## Information shown:

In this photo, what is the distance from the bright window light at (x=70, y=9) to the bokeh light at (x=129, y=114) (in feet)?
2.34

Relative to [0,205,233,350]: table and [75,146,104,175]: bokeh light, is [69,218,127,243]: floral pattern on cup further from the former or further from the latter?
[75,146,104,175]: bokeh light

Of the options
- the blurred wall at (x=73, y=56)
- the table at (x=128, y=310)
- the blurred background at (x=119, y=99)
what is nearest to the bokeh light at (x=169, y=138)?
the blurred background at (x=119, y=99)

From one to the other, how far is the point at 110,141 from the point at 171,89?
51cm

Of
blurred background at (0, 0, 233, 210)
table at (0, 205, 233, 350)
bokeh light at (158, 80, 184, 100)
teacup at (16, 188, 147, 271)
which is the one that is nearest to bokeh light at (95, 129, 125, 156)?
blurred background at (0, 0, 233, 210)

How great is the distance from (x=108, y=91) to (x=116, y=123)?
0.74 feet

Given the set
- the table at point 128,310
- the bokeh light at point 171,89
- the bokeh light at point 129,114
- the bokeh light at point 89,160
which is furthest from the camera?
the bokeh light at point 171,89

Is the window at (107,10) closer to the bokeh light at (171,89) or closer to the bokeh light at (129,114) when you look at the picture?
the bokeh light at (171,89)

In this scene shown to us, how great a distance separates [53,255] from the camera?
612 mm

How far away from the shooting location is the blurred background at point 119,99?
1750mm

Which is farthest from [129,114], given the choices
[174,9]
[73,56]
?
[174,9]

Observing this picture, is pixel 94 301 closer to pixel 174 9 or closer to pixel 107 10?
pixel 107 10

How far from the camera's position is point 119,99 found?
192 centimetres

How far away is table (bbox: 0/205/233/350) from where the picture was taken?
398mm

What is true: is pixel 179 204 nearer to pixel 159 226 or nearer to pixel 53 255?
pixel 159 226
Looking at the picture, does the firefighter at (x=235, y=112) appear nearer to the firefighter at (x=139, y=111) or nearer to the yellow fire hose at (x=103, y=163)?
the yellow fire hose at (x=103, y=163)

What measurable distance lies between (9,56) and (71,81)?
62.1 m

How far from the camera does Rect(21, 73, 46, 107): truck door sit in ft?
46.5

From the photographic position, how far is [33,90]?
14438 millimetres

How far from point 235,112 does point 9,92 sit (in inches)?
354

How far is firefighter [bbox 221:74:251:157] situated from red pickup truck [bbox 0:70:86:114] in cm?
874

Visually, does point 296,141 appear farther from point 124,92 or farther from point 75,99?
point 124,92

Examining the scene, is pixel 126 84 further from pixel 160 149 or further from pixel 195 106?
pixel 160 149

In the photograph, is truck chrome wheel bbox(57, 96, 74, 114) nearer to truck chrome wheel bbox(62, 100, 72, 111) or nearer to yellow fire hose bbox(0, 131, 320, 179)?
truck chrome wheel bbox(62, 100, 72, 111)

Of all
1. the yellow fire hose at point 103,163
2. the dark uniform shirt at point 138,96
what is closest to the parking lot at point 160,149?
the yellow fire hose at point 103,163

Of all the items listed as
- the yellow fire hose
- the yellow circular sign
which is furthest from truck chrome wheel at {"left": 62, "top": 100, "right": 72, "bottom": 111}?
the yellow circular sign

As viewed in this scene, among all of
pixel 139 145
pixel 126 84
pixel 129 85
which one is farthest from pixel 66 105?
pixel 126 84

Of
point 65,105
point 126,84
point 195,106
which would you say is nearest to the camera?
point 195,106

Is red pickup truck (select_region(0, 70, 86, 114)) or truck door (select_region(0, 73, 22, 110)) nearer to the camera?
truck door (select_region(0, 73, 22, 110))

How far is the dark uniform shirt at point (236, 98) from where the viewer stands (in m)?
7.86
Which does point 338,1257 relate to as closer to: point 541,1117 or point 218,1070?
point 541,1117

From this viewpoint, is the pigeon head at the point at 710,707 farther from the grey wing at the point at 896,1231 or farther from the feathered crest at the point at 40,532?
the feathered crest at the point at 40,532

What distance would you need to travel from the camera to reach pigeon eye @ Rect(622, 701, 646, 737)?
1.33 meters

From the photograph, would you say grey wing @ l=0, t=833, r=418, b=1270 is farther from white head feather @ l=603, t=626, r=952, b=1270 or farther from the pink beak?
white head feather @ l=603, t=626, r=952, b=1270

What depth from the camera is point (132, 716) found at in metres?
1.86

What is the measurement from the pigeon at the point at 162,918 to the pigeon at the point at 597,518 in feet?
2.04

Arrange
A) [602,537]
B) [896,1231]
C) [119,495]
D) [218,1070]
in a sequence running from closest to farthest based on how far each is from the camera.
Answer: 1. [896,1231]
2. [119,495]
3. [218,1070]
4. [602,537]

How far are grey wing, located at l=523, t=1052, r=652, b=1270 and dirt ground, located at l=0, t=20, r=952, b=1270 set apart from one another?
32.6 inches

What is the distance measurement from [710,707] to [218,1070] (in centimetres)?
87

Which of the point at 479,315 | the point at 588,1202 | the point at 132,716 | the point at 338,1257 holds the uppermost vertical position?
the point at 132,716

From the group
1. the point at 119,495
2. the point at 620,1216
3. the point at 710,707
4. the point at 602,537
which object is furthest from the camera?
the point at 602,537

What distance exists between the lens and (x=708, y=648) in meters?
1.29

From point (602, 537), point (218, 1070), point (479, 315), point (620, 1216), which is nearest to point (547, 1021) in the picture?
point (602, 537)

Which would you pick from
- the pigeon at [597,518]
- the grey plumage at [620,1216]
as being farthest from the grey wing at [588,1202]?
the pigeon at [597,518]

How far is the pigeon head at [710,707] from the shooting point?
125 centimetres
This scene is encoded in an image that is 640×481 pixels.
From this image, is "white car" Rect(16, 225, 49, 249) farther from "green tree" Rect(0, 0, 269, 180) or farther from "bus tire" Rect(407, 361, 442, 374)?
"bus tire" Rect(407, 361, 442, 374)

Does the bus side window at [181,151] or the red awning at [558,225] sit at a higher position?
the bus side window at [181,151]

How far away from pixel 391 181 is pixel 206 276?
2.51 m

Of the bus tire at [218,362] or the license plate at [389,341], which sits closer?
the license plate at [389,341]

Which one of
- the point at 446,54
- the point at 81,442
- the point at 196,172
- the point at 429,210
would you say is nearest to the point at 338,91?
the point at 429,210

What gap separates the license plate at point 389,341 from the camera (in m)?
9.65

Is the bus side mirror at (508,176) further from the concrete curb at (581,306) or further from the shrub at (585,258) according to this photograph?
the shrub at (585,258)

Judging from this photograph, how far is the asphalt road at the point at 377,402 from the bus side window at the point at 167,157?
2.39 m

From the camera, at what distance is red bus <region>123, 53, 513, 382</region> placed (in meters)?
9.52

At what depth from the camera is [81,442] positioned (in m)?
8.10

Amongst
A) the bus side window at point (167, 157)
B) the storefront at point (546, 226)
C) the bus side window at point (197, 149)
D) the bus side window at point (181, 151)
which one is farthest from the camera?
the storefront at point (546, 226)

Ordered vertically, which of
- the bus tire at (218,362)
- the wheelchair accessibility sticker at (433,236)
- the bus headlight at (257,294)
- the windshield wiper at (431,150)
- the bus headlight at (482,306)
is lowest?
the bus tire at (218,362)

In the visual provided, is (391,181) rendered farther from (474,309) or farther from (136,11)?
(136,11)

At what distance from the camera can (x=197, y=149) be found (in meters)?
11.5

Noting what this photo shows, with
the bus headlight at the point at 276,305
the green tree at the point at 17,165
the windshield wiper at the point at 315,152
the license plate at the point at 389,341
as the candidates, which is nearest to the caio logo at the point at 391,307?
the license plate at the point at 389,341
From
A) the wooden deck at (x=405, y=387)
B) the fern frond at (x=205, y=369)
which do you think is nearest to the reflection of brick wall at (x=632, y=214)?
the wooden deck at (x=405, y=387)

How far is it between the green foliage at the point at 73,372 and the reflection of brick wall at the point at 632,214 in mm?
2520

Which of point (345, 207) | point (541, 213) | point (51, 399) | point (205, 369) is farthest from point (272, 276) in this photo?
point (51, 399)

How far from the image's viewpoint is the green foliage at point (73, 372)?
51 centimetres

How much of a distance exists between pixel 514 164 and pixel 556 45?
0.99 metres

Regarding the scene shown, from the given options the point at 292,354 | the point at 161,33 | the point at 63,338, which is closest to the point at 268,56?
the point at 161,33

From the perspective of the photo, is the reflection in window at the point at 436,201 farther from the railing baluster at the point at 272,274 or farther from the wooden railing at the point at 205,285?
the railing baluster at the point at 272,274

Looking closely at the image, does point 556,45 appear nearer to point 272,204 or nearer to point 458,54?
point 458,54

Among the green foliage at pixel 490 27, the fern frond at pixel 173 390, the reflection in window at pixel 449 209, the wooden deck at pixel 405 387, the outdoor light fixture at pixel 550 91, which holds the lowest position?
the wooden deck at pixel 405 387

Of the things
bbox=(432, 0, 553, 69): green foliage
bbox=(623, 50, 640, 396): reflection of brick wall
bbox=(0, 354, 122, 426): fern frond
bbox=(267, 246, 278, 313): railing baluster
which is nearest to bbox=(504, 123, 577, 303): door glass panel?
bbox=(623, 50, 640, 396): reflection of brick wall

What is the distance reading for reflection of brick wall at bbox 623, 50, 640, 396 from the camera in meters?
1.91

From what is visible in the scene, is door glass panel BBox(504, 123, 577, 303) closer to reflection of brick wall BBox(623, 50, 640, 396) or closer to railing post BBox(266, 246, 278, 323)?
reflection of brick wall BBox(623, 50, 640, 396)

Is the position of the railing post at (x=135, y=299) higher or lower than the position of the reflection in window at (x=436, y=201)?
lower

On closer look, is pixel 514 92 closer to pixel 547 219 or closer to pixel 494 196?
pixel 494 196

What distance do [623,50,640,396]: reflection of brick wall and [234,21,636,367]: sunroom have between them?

## Problem details:
Can you reproduce word for word the lines above, from the line with "Is the window" up to and including the line with "14438 millimetres"?

## Expected output:
Is the window at (107,10) closer to the bokeh light at (171,89) or closer to the bokeh light at (129,114) when you look at the picture?
the bokeh light at (171,89)

In this scene shown to us, how great a distance separates [53,255] from the camera?
612 mm

How far away from the shooting location is the blurred background at point 119,99?
1750mm

Which is farthest from [129,114], given the choices
[174,9]
[73,56]
?
[174,9]

Observing this picture, is pixel 94 301 closer to pixel 174 9 or closer to pixel 107 10?
pixel 107 10

How far from the camera's position is point 119,99 found?
192 centimetres

How far away is table (bbox: 0/205/233/350) from where the picture was taken?
398mm

What is true: is pixel 179 204 nearer to pixel 159 226 or nearer to pixel 53 255?
pixel 159 226
Looking at the picture, does the firefighter at (x=235, y=112) appear nearer to the firefighter at (x=139, y=111) or nearer to the yellow fire hose at (x=103, y=163)?
the yellow fire hose at (x=103, y=163)

What measurable distance lies between (9,56) and (71,81)?
62.1 m

How far from the camera does Rect(21, 73, 46, 107): truck door sit in ft?
46.5

From the photographic position, how far is [33,90]?
14438 millimetres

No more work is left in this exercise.